Pessimistic and no faith!

Good afternoon and a happy New year to you. I hope you and yours had the most wonderful time. 

Yes, they do flush. Every time. And they leave the unblocker in for the right time. It just doesn't seem to want to work. Monday chemo day was absolutely dreadful. I arrived at 10 30am as requested and was still sat waiting for treatment at 6pm. Absolutely exhausted isn't the word. The reason being the treatment was delayed. And when it arrived the picc line wouldn't work to which they had to send me for an x-ray. I had to then wait till they confirmed it was okay to proceed with treatment. And it was so late there wasn't time enough for the unblocker so they said they would do that when I'm next there. Absolute nightmare honestly. I shall speak to oncologist next week at my appointment. Deary me!!

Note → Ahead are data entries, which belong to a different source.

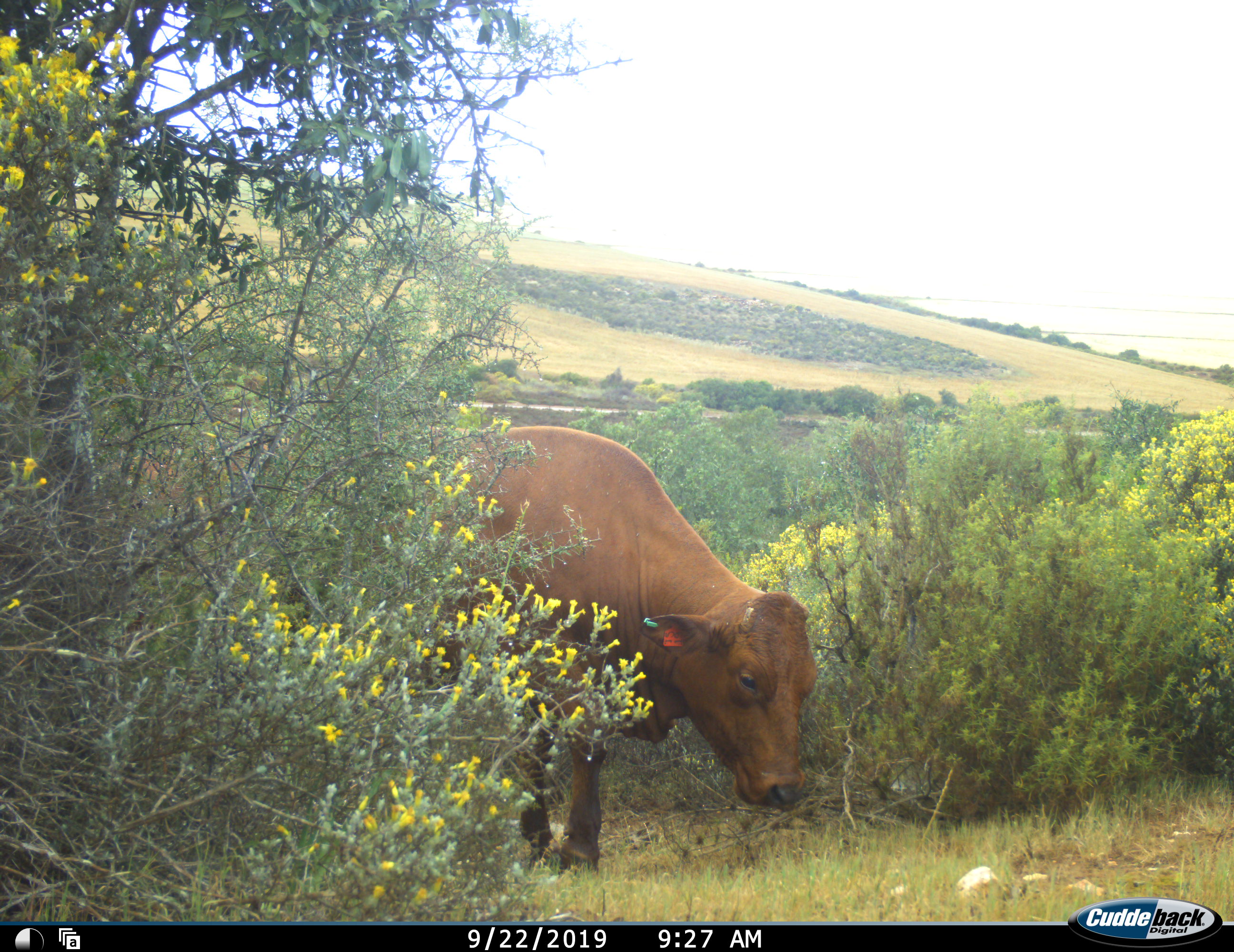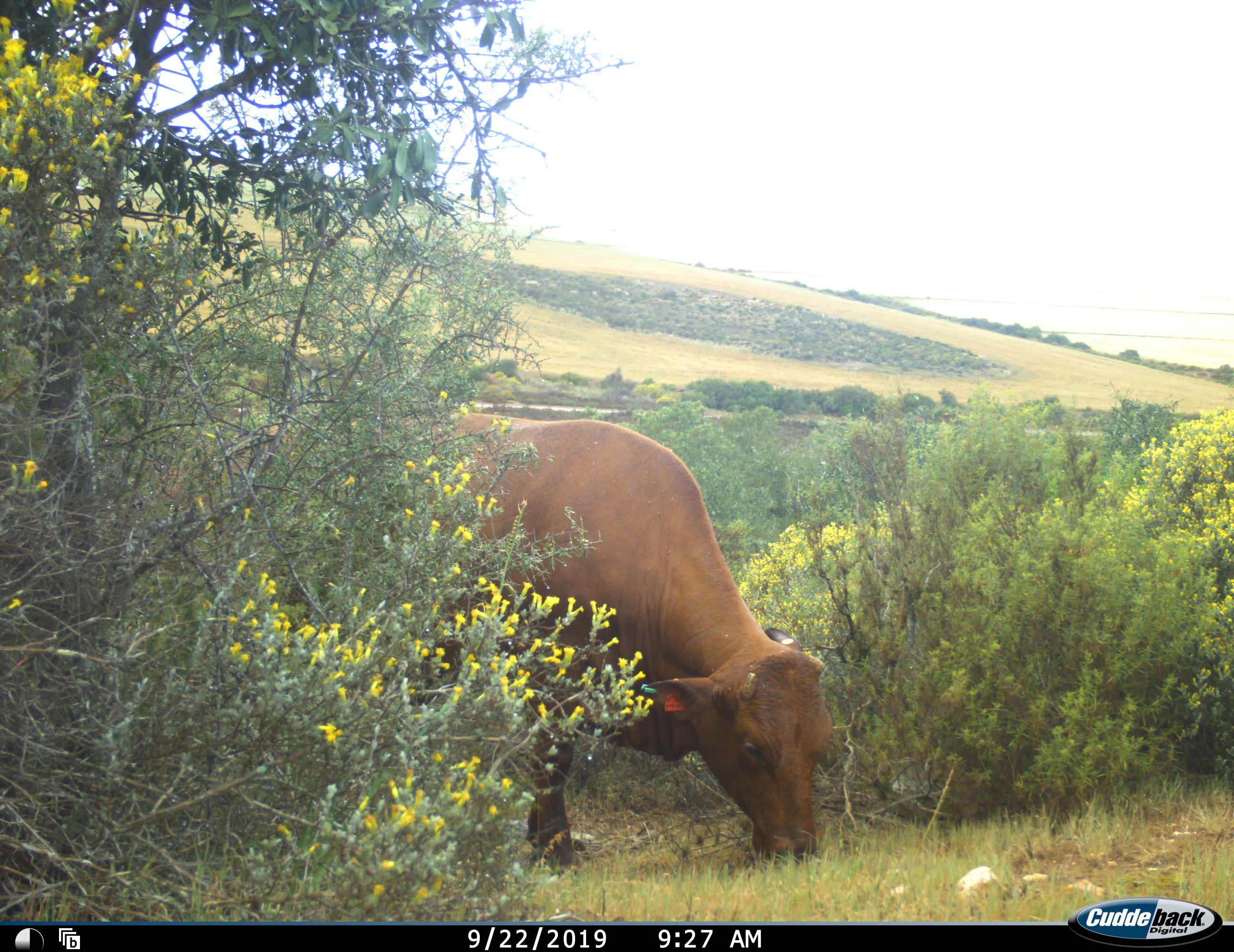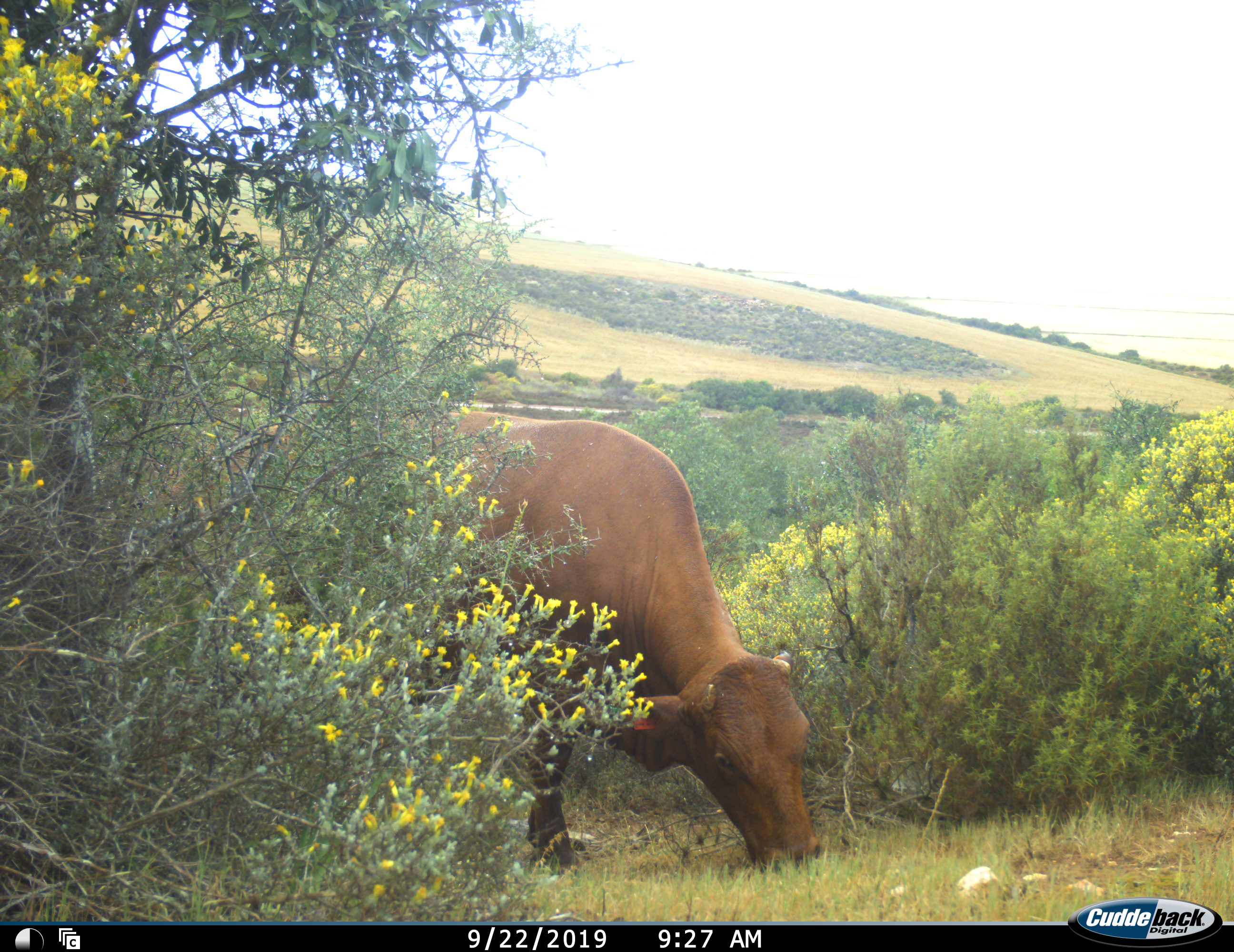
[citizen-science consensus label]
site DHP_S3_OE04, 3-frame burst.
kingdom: Animalia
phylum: Chordata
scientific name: Vertebrata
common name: domestic animal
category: domesticanimal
Domesticanimal (domestic animal) (Vertebrata), count 1. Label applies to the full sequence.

Oncologist dropped the steroids which I believe has brought about the feeling of pain. I am on increased pain relief. I'm taking a 5 ml, sometimes 10ml, Oramorph on top of my Zomorph. Helen said the dose is so small it doesn't warrant upping my Zomorph. I feel as if I have it in a happy place again at the moment. The pressure from the tumour on my heart isn't great. I really am having to recognise limitations. Like the stairs have become more of a problem sometimes. I already keep a diary. Helen is coming tomorrow and I will meet with oncologist next week. I will discuss these issues with them. 

I'm sat laughing here about your 5 Christmas dinners. It sounds absolutely awesome. What a wonderful time you must have had. Ace!!!! I believe that 4 Bells is on our to do. I have had a lovely, quiet time of it. Not done much but enjoyed all the same. Dave has been working so it has been limited as to getting out but it's not bothered me. Lovely with grandson here. He has gone home today boohoo!!

How did your scans go? And dinner with your allotment neighbour? I hope all is good with you and yours and looking forward to hearing your news. Take care X

Hello lovely, and thank you, It's been lovely Marie, as I hope it's been for you, and a happy new year to you my friend and all your loved ones.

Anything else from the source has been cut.